◆ **DIRECTIONS**
Copy out the records below, changing each "man's hand" to "worker's hand" and leaving all else as it is.
=======
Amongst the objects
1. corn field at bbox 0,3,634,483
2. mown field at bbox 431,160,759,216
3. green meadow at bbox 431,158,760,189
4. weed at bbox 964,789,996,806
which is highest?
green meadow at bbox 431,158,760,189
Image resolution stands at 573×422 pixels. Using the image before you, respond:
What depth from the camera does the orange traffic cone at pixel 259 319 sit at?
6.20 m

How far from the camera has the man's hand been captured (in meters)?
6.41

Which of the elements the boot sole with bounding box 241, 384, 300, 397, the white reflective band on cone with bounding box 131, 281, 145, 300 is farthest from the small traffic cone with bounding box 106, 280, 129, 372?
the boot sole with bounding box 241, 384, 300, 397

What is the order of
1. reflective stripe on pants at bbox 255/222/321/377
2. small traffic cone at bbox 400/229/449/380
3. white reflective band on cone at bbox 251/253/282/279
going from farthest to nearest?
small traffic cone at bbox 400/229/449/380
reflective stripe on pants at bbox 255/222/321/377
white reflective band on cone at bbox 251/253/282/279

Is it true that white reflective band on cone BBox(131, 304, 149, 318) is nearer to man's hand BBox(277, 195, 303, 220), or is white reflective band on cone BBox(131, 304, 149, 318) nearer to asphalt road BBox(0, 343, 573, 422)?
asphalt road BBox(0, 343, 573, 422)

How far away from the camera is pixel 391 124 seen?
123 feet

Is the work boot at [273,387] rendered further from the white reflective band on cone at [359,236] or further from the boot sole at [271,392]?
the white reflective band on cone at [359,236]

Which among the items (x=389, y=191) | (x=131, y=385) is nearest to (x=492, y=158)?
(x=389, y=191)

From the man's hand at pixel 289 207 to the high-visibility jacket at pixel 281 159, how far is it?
=======
◆ **ANSWER FOR THIS EXERCISE**
Amongst the objects
1. corn field at bbox 0,3,634,483
2. mown field at bbox 431,160,759,216
3. green meadow at bbox 431,158,760,189
4. weed at bbox 964,789,996,806
which is highest?
green meadow at bbox 431,158,760,189
Image resolution stands at 573×422 pixels. Using the image before you, respond:
What depth from the camera does the orange traffic cone at pixel 259 319 sit at?
6.20 m

How far from the camera has the worker's hand been captured (in meters)?
6.41

Which of the elements the boot sole with bounding box 241, 384, 300, 397, the white reflective band on cone with bounding box 131, 281, 145, 300 is farthest from the small traffic cone with bounding box 106, 280, 129, 372?
the boot sole with bounding box 241, 384, 300, 397

What is the order of
1. reflective stripe on pants at bbox 255/222/321/377
2. small traffic cone at bbox 400/229/449/380
3. white reflective band on cone at bbox 251/253/282/279
going from farthest to nearest?
small traffic cone at bbox 400/229/449/380
reflective stripe on pants at bbox 255/222/321/377
white reflective band on cone at bbox 251/253/282/279

Is it true that white reflective band on cone BBox(131, 304, 149, 318) is nearer to worker's hand BBox(277, 195, 303, 220), or is white reflective band on cone BBox(131, 304, 149, 318) nearer to asphalt road BBox(0, 343, 573, 422)?
asphalt road BBox(0, 343, 573, 422)

How far away from the camera is pixel 391 124 seen?
123 feet

Is the work boot at [273,387] rendered further from the white reflective band on cone at [359,236] or further from the boot sole at [271,392]?
the white reflective band on cone at [359,236]

Which among the items (x=389, y=191) | (x=131, y=385) is nearest to (x=492, y=158)?
(x=389, y=191)

From the worker's hand at pixel 289 207 to the high-visibility jacket at pixel 281 159, how far is it?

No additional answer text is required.